Brief Summary: Pancreatic cystic lesions (PCLs) are a common incidental finding in cross sectional imaging (up to 27% on CT scan and 41% on MRI) and pose a management challenge to physicians. According to society guidelines, PCLs with specific features should prompt additional workup with endoscopic ultrasound (EUS) for cyst characterization as well as cyst sampling. This can help determine if the cyst is mucinous or non-mucinous which has implications for its malignant potential. Cyst fluid has traditionally been sampled using EUS with fine needle aspiration (EUS-FNA) and sent for fluid analysis and cytology. More recently, the adjunctive use of the through-the-scope micro forceps (Moray micro forceps, US Endoscopy, Mentor, OH) biopsy (EUS-MFB) has shown promise for diagnosis of PCLs. This technology utilizes a micro forceps through a 19-gauge needle to biopsy the cyst wall for histology, in addition to collecting cyst fluid for CEA level and cytology. More recently, the adjunctive use of the Moray® through the needle micro forceps biopsy (EUS-MFB) has shown promise for diagnosis of PCLs. This technology utilizes a micro forceps through a 19-gauge needle to biopsy the cyst wall for histology, in addition to collecting cyst fluid for CEA level and cytology. Only a few small retrospective reports have been published regarding the use of MFB. The results of this study will hopefully help increase diagnostic yield by obtaining a histopathologic diagnosis of these PCLs, and potentially affect practice patterns of gastroenterologists and the endoscopic community, specifically those physicians who perform EUS in these patients.

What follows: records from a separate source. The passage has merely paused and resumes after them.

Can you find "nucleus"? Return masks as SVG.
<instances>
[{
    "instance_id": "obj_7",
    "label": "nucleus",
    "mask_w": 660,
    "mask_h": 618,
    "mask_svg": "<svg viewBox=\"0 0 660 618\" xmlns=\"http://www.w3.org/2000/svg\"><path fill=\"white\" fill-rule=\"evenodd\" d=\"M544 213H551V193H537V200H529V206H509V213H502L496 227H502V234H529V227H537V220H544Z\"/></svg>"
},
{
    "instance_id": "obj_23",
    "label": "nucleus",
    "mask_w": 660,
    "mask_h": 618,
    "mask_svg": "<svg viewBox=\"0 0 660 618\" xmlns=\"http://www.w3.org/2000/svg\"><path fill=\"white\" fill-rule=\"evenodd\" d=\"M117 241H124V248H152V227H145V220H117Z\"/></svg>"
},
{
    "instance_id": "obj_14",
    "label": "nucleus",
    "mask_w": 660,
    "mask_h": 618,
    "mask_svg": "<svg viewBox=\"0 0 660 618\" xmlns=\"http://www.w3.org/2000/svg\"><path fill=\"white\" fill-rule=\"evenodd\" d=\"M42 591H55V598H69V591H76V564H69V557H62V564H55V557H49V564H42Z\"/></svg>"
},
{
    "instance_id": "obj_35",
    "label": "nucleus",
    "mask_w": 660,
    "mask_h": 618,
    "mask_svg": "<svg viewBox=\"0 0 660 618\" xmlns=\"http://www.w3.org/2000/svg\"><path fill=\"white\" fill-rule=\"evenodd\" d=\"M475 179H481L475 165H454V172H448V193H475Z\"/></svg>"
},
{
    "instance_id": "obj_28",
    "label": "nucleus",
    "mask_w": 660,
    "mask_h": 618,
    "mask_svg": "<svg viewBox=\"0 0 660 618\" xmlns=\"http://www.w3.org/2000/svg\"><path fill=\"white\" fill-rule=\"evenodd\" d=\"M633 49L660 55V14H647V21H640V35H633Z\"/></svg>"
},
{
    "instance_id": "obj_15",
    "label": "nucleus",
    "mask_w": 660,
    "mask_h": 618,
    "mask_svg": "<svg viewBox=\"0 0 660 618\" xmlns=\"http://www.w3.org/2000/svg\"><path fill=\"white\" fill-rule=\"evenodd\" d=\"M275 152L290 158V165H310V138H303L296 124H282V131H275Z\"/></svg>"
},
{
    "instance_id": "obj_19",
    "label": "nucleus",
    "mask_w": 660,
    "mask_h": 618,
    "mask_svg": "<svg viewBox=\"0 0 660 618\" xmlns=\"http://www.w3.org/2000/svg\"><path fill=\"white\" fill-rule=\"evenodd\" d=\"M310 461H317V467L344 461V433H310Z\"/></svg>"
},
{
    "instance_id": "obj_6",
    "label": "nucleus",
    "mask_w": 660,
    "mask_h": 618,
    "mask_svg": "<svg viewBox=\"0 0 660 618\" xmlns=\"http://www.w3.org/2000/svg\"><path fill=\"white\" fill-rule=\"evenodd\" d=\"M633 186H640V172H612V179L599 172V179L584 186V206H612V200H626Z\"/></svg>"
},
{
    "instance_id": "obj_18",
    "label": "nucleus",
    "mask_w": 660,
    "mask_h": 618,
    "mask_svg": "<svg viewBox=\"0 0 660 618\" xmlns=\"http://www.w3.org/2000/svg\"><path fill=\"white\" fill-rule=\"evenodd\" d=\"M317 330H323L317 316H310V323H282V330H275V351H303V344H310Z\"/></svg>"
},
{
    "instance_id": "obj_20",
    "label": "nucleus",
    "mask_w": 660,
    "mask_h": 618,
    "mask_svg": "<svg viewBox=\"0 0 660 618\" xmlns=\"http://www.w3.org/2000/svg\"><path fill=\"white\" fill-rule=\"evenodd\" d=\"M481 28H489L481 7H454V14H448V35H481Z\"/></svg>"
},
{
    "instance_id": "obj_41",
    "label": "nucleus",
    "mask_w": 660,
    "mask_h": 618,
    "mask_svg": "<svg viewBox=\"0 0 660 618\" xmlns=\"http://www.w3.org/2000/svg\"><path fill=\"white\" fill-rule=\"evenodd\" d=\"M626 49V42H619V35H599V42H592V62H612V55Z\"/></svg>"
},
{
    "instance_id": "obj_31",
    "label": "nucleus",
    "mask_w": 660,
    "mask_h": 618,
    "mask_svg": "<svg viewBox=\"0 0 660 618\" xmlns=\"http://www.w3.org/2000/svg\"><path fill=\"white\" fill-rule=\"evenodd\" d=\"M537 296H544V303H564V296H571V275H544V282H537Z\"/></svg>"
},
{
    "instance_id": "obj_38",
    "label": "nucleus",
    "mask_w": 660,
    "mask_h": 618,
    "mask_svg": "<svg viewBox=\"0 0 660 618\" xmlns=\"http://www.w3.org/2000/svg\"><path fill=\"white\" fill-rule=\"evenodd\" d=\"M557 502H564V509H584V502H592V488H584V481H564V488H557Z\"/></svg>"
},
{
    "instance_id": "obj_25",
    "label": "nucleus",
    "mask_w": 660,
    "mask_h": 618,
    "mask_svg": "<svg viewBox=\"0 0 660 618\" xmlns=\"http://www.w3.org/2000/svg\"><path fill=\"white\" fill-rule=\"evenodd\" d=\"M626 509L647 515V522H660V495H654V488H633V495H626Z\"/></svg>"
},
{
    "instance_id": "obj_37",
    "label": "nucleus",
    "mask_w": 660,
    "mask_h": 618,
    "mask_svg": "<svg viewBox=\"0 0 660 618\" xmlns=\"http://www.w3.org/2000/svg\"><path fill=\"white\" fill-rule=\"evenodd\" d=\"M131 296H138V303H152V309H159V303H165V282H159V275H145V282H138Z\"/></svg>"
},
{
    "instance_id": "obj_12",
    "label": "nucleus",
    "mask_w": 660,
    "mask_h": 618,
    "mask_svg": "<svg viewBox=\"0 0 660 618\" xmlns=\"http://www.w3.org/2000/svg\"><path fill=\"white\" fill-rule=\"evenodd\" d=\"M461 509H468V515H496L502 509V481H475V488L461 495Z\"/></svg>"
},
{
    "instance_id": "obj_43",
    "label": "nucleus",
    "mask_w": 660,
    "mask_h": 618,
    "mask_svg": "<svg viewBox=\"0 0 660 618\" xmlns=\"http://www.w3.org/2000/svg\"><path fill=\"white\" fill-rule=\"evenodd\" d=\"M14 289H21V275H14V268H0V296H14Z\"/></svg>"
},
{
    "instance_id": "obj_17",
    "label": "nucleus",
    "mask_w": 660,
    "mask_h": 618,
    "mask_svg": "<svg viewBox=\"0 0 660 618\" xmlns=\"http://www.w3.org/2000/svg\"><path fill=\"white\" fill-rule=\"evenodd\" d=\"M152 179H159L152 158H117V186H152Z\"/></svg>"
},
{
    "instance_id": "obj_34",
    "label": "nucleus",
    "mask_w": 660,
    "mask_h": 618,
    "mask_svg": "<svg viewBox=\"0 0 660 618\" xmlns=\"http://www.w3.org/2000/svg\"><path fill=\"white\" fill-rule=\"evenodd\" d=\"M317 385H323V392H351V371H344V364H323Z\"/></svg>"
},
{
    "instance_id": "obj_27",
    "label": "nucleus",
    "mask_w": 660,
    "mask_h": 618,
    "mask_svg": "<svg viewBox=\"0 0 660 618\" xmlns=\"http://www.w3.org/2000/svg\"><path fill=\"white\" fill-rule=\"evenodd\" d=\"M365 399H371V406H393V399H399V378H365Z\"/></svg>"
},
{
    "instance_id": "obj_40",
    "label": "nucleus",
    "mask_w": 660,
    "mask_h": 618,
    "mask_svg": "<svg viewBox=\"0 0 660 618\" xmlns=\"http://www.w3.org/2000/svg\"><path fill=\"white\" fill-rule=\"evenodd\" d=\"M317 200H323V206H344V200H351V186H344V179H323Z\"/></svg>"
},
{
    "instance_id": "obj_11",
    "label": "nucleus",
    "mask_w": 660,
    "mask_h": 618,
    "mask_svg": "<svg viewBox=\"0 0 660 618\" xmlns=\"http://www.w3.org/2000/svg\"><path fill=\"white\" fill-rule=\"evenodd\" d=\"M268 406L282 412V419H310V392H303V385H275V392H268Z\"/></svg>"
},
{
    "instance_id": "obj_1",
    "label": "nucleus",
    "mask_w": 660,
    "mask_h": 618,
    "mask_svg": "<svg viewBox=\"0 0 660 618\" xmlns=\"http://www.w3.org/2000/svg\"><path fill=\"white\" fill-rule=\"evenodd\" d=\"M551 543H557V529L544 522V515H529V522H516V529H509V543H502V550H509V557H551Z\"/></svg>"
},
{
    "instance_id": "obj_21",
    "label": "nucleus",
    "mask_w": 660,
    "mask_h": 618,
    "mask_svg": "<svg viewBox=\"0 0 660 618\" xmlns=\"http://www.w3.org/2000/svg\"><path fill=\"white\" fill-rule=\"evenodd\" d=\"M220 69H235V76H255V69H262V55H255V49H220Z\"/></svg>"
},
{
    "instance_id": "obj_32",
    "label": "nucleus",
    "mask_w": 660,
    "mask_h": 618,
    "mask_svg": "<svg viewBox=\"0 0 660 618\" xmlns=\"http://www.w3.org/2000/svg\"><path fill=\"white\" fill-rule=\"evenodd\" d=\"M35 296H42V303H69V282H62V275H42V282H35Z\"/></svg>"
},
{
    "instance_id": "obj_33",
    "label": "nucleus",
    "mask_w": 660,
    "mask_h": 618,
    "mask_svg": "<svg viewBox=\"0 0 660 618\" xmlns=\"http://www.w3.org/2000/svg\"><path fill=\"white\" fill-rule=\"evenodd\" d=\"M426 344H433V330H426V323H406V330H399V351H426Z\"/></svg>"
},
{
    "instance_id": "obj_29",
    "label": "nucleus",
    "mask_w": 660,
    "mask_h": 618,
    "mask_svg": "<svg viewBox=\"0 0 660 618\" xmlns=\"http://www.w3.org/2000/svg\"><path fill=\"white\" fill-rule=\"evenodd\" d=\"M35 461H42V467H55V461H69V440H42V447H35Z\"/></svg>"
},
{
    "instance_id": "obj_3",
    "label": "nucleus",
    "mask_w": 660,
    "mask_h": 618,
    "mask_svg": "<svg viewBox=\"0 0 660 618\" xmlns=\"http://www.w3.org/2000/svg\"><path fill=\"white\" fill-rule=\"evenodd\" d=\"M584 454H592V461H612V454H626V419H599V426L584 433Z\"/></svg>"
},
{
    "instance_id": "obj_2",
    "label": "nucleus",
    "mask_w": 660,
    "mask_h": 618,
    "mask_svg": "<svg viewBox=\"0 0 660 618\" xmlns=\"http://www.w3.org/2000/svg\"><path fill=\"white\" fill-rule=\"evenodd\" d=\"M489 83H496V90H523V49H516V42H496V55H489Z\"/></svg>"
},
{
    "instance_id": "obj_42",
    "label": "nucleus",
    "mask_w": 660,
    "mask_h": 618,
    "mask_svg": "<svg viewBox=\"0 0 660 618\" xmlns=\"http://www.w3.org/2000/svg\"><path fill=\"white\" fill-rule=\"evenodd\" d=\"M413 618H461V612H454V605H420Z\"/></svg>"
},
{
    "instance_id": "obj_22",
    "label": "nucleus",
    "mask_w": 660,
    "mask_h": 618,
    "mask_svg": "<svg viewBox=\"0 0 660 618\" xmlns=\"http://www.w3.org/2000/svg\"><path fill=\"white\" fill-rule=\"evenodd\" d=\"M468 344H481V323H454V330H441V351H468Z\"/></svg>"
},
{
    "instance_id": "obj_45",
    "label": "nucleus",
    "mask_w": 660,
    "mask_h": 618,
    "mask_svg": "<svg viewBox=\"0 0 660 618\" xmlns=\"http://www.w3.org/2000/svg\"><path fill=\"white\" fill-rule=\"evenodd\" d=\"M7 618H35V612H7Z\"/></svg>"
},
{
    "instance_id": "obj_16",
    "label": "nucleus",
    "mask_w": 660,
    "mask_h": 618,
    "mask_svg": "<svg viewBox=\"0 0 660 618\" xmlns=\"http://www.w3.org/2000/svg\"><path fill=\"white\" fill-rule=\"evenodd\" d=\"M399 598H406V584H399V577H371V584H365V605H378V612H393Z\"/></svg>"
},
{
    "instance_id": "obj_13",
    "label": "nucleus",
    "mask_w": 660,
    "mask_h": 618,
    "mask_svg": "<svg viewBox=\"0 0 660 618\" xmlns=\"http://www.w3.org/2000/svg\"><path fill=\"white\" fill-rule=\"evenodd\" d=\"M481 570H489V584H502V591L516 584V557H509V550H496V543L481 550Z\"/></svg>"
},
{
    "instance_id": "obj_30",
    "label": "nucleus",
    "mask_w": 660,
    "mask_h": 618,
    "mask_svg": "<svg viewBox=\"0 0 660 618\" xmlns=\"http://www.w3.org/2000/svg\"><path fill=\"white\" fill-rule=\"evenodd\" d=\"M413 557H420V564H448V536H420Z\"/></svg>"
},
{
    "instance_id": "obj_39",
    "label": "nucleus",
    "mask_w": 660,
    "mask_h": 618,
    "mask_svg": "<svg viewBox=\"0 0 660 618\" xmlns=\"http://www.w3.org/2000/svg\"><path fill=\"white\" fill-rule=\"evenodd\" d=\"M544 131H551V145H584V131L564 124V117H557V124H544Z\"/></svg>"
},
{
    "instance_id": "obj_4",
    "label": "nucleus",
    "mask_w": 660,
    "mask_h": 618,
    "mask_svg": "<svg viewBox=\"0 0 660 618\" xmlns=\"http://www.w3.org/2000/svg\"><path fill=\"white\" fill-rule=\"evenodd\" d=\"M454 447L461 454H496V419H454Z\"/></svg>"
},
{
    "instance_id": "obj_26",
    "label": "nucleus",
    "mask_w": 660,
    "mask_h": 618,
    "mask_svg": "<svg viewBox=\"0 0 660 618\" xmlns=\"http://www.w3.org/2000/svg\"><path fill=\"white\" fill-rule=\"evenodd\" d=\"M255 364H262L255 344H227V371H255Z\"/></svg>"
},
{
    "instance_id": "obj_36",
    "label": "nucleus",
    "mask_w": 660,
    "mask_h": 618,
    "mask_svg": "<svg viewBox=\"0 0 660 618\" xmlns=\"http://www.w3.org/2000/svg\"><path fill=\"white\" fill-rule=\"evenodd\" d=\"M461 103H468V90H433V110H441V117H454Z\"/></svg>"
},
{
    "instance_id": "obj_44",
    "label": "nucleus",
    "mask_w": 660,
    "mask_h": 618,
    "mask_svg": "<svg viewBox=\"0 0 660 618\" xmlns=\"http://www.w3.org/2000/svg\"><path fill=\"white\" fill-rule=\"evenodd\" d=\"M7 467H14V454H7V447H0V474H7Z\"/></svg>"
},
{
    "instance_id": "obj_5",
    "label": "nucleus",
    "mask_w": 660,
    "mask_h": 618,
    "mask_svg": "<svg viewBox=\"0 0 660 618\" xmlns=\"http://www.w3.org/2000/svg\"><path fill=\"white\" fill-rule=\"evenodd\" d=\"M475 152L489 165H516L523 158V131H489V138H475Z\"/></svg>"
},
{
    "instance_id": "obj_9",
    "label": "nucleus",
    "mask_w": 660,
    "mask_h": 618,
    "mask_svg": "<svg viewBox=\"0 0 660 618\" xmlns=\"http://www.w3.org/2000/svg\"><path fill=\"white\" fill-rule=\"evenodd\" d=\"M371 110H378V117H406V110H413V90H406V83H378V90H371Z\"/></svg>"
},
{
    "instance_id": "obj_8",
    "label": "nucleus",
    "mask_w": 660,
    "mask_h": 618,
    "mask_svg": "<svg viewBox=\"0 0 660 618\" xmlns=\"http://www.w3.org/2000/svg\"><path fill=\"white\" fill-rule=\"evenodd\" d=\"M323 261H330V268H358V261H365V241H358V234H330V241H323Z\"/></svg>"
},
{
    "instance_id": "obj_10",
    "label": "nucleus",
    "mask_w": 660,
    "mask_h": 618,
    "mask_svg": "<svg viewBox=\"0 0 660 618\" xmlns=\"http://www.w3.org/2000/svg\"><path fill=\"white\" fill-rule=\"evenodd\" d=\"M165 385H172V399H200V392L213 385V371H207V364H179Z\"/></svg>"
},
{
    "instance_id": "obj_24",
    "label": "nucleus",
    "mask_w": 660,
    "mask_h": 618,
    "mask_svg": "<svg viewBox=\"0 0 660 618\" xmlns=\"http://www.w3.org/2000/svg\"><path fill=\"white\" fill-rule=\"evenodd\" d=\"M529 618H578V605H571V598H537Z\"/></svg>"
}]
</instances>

Furthermore, the results will help determine whether there is reason to continue this line of research to obtain a definite histologic tissue diagnosis of PCLs.

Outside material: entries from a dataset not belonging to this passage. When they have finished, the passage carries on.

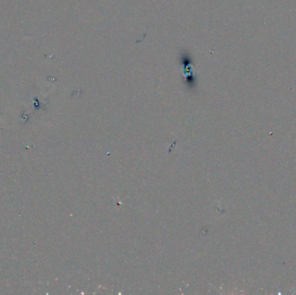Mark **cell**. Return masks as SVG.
Segmentation results:
<instances>
[]
</instances>
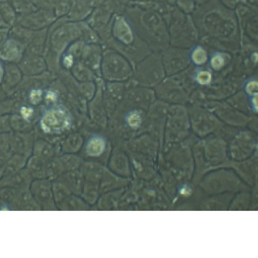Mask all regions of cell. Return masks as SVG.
Returning a JSON list of instances; mask_svg holds the SVG:
<instances>
[{"mask_svg":"<svg viewBox=\"0 0 258 258\" xmlns=\"http://www.w3.org/2000/svg\"><path fill=\"white\" fill-rule=\"evenodd\" d=\"M202 23L210 34L225 37L232 34L236 28L233 14L224 7L207 11Z\"/></svg>","mask_w":258,"mask_h":258,"instance_id":"6da1fadb","label":"cell"},{"mask_svg":"<svg viewBox=\"0 0 258 258\" xmlns=\"http://www.w3.org/2000/svg\"><path fill=\"white\" fill-rule=\"evenodd\" d=\"M164 69L168 76L184 70L190 63L189 51L172 50L167 51L163 58Z\"/></svg>","mask_w":258,"mask_h":258,"instance_id":"7a4b0ae2","label":"cell"},{"mask_svg":"<svg viewBox=\"0 0 258 258\" xmlns=\"http://www.w3.org/2000/svg\"><path fill=\"white\" fill-rule=\"evenodd\" d=\"M69 124V117L62 109L50 110L41 119V127L46 132H59L66 128Z\"/></svg>","mask_w":258,"mask_h":258,"instance_id":"3957f363","label":"cell"},{"mask_svg":"<svg viewBox=\"0 0 258 258\" xmlns=\"http://www.w3.org/2000/svg\"><path fill=\"white\" fill-rule=\"evenodd\" d=\"M114 36L125 44L133 42L134 33L126 19L122 16L116 17L114 24Z\"/></svg>","mask_w":258,"mask_h":258,"instance_id":"277c9868","label":"cell"},{"mask_svg":"<svg viewBox=\"0 0 258 258\" xmlns=\"http://www.w3.org/2000/svg\"><path fill=\"white\" fill-rule=\"evenodd\" d=\"M106 140L101 136H94L87 144L86 151L87 154L91 157H98L101 155L106 149Z\"/></svg>","mask_w":258,"mask_h":258,"instance_id":"5b68a950","label":"cell"},{"mask_svg":"<svg viewBox=\"0 0 258 258\" xmlns=\"http://www.w3.org/2000/svg\"><path fill=\"white\" fill-rule=\"evenodd\" d=\"M190 62L198 67L204 66L208 61V55L207 50L202 46L197 45L189 51Z\"/></svg>","mask_w":258,"mask_h":258,"instance_id":"8992f818","label":"cell"},{"mask_svg":"<svg viewBox=\"0 0 258 258\" xmlns=\"http://www.w3.org/2000/svg\"><path fill=\"white\" fill-rule=\"evenodd\" d=\"M194 79L199 85L207 86L211 84L213 81V74L211 70L208 68H198L195 70Z\"/></svg>","mask_w":258,"mask_h":258,"instance_id":"52a82bcc","label":"cell"},{"mask_svg":"<svg viewBox=\"0 0 258 258\" xmlns=\"http://www.w3.org/2000/svg\"><path fill=\"white\" fill-rule=\"evenodd\" d=\"M228 57L224 52H216L212 54L209 60L210 68L211 70L219 71L223 69L227 63Z\"/></svg>","mask_w":258,"mask_h":258,"instance_id":"ba28073f","label":"cell"},{"mask_svg":"<svg viewBox=\"0 0 258 258\" xmlns=\"http://www.w3.org/2000/svg\"><path fill=\"white\" fill-rule=\"evenodd\" d=\"M126 122L128 126L132 128L137 129L141 126L143 122V117L141 113L138 110L130 111L126 116Z\"/></svg>","mask_w":258,"mask_h":258,"instance_id":"9c48e42d","label":"cell"},{"mask_svg":"<svg viewBox=\"0 0 258 258\" xmlns=\"http://www.w3.org/2000/svg\"><path fill=\"white\" fill-rule=\"evenodd\" d=\"M244 91L248 98L258 95V82L257 79H249L244 85Z\"/></svg>","mask_w":258,"mask_h":258,"instance_id":"30bf717a","label":"cell"},{"mask_svg":"<svg viewBox=\"0 0 258 258\" xmlns=\"http://www.w3.org/2000/svg\"><path fill=\"white\" fill-rule=\"evenodd\" d=\"M41 90H34L30 94V100L33 103H39L41 100Z\"/></svg>","mask_w":258,"mask_h":258,"instance_id":"8fae6325","label":"cell"},{"mask_svg":"<svg viewBox=\"0 0 258 258\" xmlns=\"http://www.w3.org/2000/svg\"><path fill=\"white\" fill-rule=\"evenodd\" d=\"M257 98L258 95H254V96L250 97L249 98L250 106H251L253 112L257 113Z\"/></svg>","mask_w":258,"mask_h":258,"instance_id":"7c38bea8","label":"cell"},{"mask_svg":"<svg viewBox=\"0 0 258 258\" xmlns=\"http://www.w3.org/2000/svg\"><path fill=\"white\" fill-rule=\"evenodd\" d=\"M21 113H22V115H23L25 118H28V117H30L31 114H33V110L29 109V108L23 107L21 109Z\"/></svg>","mask_w":258,"mask_h":258,"instance_id":"4fadbf2b","label":"cell"},{"mask_svg":"<svg viewBox=\"0 0 258 258\" xmlns=\"http://www.w3.org/2000/svg\"><path fill=\"white\" fill-rule=\"evenodd\" d=\"M73 57L72 56L66 57L64 60H63V63H64L65 66L68 67V68H69V67L73 64Z\"/></svg>","mask_w":258,"mask_h":258,"instance_id":"5bb4252c","label":"cell"},{"mask_svg":"<svg viewBox=\"0 0 258 258\" xmlns=\"http://www.w3.org/2000/svg\"><path fill=\"white\" fill-rule=\"evenodd\" d=\"M47 99L53 100L55 99V95L54 93H52V92H49L48 94H47Z\"/></svg>","mask_w":258,"mask_h":258,"instance_id":"9a60e30c","label":"cell"}]
</instances>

Detailed Description: Pancreatic cystic lesions (PCLs) are a common incidental finding in cross sectional imaging (up to 27% on CT scan and 41% on MRI) and pose a management challenge to physicians. According to society guidelines, PCLs with specific features should prompt additional workup with endoscopic ultrasound (EUS) for cyst characterization as well as cyst sampling. This can help determine if the cyst is mucinous or non-mucinous which has implications for its malignant potential. Cyst fluid has traditionally been sampled using EUS with FNA (Fine-Needle Aspiration) and sent for fluid analysis (CEA and amylase) and cytology. However, despite use of a cyst fluid carcinoembryonic antigen (CEA) level cutoff of 192 ng/mL and cytology, accuracy of diagnosis for PCLs is poor. As the spectrum ranges from benign to high risk for neoplasm, precise diagnosis is critical. More recently, the adjunctive use of the Moray® through the needle micro forceps biopsy (EUS-MFB) has shown promise for diagnosis of PCLs. This technology utilizes a micro forceps through a 19-gauge needle to biopsy the cyst wall for histology, in addition to collecting cyst fluid for CEA level and cytology. Only a few small retrospective reports have been published regarding the use of MFB. Pancreatic cysts continue to pose a management dilemma for practicing clinicians, especially with the increased use of radiologic imaging modalities identifying incidental pancreatic cystic lesions with higher frequency. This leads to patient anxiety and increased costs due to radiologic surveillance and even surgery. The results of this study will hopefully help increase diagnostic yield by obtaining a histopathologic diagnosis of these PCLs, and potentially affect practice patterns of gastroenterologists and the endoscopic community, specifically those physicians who perform EUS in these patients. Furthermore, the results will help determine whether there is reason to continue this line of research to obtain a definite histologic tissue diagnosis of PCLs.